Pound traders are neglecting scandals at Downing Street as they focus around several miles east at Threadneedle Street. Sterling exchanged near its most strongest in two years at 83.4 pence against the euro in front of Boris Johnson’s grilling at Prime Minister’s Questions on Wednesday. Johnson is confronting brings to leave over a “bring your own bottle” party at the stature of a lockdown intended to stem the first wave of Covid infections in 2020. Sterling is this year’s second-best-performing Group-of-10 currency, climbing 0.7% against the dollar, and there’s little sign that political troubles will knock it off course.
The BOE and global risk sentiment are “bigger factors to consider” than politics when it comes to sterling, said Jordan Rochester, a strategist at Nomura International Plc. “The leadership of the country mattered a lot to the outcome of Brexit, but with EU negotiations out of the way, it’s less market relevant day to day.”

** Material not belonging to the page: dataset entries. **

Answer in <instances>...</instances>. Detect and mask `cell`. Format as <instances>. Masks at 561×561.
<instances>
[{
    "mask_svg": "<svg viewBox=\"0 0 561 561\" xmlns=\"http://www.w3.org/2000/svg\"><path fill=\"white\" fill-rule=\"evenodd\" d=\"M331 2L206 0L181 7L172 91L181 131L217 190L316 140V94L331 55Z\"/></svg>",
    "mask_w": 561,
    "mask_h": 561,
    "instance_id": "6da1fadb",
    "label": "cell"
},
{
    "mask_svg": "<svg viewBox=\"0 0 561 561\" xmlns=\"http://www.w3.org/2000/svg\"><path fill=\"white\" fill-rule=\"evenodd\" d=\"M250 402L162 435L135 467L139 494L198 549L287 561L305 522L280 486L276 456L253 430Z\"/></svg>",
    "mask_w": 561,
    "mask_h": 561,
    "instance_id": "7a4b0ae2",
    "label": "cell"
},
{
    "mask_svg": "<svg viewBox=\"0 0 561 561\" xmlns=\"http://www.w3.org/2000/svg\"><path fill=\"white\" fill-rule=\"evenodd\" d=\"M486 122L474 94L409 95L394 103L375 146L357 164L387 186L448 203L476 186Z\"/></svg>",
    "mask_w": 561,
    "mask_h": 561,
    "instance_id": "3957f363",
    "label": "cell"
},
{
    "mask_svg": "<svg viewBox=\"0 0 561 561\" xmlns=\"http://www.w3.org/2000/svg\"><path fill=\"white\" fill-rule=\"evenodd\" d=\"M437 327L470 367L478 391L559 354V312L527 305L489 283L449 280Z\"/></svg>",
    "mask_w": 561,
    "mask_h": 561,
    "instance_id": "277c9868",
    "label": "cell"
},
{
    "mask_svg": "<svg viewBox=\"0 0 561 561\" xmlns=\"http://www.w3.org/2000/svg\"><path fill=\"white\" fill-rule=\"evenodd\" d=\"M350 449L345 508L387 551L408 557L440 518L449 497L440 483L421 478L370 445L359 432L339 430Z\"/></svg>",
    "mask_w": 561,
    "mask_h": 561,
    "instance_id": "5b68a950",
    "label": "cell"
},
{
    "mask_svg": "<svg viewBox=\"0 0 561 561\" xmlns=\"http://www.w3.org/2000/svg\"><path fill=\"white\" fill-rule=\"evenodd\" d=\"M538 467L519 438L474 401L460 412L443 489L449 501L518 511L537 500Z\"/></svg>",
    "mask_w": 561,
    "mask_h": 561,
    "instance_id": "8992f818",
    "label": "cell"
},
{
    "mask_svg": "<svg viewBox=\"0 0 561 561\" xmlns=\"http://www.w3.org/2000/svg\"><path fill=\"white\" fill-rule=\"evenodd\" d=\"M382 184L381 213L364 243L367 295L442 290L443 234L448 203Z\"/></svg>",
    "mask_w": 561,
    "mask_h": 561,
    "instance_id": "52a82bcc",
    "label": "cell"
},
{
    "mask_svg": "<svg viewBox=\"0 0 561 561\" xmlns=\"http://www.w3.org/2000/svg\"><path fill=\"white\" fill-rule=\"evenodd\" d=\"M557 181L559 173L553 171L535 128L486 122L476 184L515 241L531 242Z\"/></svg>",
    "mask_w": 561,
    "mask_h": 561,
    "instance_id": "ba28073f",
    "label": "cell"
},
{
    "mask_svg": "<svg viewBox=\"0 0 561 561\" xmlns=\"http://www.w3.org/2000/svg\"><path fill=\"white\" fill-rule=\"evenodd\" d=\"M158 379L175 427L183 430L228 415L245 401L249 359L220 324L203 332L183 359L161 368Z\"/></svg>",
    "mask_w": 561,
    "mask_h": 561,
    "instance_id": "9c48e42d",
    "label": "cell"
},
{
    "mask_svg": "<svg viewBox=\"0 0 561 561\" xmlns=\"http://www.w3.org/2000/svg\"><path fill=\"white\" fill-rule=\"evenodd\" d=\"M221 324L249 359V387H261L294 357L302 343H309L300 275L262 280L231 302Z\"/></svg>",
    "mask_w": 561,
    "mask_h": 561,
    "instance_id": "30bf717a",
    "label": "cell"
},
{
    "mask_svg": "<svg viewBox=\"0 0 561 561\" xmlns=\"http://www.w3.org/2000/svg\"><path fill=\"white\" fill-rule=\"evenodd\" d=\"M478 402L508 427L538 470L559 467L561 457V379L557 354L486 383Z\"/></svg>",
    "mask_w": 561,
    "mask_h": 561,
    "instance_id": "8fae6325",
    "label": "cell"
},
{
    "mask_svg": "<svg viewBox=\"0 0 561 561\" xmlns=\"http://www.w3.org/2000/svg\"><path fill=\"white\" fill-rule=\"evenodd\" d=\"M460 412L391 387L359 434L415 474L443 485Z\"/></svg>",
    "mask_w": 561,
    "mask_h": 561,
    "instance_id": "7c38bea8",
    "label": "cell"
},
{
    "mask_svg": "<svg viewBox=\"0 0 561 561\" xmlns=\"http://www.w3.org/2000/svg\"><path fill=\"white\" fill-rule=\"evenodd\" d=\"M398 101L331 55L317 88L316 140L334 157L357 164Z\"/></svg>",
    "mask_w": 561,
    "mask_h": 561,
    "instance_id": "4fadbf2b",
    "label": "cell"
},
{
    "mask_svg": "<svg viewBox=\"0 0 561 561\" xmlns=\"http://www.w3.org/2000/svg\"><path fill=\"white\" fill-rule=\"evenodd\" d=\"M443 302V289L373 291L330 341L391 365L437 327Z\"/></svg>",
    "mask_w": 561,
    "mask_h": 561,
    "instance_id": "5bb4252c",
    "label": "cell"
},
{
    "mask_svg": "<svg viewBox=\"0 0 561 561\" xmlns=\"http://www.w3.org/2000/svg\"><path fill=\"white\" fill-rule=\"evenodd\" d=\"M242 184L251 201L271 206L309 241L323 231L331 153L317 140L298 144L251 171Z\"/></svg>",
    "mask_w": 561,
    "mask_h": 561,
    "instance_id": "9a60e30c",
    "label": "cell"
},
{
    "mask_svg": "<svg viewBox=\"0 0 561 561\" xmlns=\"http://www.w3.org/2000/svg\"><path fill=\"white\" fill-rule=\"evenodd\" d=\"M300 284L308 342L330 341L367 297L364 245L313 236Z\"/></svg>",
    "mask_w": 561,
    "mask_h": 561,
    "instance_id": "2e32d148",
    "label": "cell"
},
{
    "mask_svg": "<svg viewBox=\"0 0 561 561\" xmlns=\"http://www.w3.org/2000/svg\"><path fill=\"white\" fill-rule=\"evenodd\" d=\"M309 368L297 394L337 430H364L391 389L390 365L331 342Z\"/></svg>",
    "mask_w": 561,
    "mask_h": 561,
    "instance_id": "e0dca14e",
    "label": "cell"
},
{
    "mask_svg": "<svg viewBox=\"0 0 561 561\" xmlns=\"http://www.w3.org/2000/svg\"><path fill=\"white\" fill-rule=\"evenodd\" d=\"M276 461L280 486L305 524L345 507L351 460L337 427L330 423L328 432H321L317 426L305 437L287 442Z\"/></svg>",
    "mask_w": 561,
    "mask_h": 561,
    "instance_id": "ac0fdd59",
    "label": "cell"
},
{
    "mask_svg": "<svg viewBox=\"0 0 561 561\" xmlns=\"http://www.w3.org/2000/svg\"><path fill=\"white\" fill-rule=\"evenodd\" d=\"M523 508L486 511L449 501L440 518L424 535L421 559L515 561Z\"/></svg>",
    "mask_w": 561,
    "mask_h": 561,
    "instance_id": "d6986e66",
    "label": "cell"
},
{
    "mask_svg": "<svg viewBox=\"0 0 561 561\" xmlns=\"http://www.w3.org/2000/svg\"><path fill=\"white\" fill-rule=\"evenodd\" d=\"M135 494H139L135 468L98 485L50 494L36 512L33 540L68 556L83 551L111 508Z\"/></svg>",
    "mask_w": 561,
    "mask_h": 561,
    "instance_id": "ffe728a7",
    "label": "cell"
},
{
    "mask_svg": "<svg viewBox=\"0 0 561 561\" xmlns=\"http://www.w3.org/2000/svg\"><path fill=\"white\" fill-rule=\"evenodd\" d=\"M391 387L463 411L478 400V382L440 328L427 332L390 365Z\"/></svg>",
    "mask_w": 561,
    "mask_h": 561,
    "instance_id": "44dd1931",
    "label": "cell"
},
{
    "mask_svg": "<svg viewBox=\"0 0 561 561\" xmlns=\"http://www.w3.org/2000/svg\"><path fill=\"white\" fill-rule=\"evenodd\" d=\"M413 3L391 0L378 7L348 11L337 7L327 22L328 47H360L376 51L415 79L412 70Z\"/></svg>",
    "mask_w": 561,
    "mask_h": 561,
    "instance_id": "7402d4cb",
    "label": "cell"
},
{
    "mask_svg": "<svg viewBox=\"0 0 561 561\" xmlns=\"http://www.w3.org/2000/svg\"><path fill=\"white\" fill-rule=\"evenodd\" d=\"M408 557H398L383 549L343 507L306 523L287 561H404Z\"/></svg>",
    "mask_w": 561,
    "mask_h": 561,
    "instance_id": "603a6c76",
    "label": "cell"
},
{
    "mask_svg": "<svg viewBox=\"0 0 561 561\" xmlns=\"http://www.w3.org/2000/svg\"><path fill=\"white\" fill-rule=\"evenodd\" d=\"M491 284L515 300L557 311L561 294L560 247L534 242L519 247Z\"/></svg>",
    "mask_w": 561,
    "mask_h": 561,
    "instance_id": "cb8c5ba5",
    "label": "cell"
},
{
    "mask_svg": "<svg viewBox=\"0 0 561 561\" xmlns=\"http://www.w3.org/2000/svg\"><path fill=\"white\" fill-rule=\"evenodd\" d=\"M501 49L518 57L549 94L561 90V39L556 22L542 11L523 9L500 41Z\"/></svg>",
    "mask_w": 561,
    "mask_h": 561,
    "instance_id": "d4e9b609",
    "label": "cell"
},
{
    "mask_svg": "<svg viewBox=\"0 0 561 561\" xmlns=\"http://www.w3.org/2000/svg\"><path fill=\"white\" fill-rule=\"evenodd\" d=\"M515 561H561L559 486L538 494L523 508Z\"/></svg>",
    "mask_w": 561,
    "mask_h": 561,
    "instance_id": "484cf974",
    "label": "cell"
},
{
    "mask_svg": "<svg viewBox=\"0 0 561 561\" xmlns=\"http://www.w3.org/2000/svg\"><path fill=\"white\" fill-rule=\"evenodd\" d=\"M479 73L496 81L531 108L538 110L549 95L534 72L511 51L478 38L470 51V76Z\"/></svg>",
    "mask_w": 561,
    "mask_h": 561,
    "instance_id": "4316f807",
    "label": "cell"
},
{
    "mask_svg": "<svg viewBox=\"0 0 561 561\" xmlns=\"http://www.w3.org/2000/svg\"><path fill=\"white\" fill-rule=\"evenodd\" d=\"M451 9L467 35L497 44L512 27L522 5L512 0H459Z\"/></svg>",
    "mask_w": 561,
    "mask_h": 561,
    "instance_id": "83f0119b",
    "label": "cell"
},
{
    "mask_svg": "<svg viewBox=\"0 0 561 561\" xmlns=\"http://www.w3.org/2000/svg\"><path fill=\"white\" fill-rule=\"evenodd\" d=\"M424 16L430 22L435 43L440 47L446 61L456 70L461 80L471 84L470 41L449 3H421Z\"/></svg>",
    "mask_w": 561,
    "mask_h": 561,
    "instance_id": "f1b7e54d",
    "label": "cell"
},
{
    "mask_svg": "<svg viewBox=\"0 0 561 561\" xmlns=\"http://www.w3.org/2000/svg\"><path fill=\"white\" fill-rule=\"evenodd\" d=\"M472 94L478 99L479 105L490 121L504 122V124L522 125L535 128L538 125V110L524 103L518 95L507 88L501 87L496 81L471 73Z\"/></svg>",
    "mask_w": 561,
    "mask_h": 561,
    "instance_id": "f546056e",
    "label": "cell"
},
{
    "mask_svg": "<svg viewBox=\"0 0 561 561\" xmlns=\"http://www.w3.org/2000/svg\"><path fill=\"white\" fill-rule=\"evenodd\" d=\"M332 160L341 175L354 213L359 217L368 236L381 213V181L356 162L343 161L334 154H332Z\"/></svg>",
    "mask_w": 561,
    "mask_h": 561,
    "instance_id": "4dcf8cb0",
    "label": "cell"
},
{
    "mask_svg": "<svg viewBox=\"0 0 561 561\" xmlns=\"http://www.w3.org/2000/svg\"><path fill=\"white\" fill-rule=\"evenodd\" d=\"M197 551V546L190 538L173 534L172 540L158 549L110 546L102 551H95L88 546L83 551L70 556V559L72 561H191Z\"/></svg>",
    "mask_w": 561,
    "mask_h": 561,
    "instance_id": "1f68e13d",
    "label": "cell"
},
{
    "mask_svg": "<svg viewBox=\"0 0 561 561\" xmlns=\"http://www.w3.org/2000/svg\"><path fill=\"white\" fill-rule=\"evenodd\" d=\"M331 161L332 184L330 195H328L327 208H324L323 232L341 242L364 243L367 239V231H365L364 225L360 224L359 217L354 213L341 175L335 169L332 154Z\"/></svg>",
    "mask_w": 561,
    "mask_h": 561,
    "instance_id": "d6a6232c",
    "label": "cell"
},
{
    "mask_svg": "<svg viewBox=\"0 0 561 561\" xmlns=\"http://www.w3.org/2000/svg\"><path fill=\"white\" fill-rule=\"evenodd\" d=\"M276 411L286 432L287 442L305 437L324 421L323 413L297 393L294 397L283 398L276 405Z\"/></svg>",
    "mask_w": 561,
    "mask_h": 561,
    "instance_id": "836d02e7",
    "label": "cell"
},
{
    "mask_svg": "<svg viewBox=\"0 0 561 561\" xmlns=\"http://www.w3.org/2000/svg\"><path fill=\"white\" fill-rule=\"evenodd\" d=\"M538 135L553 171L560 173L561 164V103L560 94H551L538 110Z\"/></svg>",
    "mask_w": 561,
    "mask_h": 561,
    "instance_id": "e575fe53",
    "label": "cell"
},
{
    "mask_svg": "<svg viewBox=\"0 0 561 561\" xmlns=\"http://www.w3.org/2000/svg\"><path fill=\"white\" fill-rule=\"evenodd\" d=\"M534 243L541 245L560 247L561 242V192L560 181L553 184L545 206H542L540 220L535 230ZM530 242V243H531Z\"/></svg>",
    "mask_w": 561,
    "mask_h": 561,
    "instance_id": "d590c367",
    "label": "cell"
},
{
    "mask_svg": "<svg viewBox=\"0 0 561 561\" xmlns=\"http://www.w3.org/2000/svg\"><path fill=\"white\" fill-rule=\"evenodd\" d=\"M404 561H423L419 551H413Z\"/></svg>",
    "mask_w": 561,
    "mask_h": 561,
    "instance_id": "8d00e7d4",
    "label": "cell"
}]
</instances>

While assets such as the pound and gilts have regularly reacted to political developments in recent years, it’s events at the Bank of England in the driving seat these days. Even the potential ousting of Johnson is unlikely to change that, with the outlook for monetary tightening key.
The pound has been buoyed this month by receding concerns over the omicron variant, the U.K. government’s avoidance of strict restrictions and the BOE’s December rate hike. Money markets have almost fully priced a further rise next month, with more than 100 basis points of cumulative tightening wagered for the end of the year.
It barely moved after news unfolded about the alleged party, even as polls showed a majority of Britons thought Johnson should resign. It traded little changed at $1.3630 at 9:35 a.m. London time on Wednesday.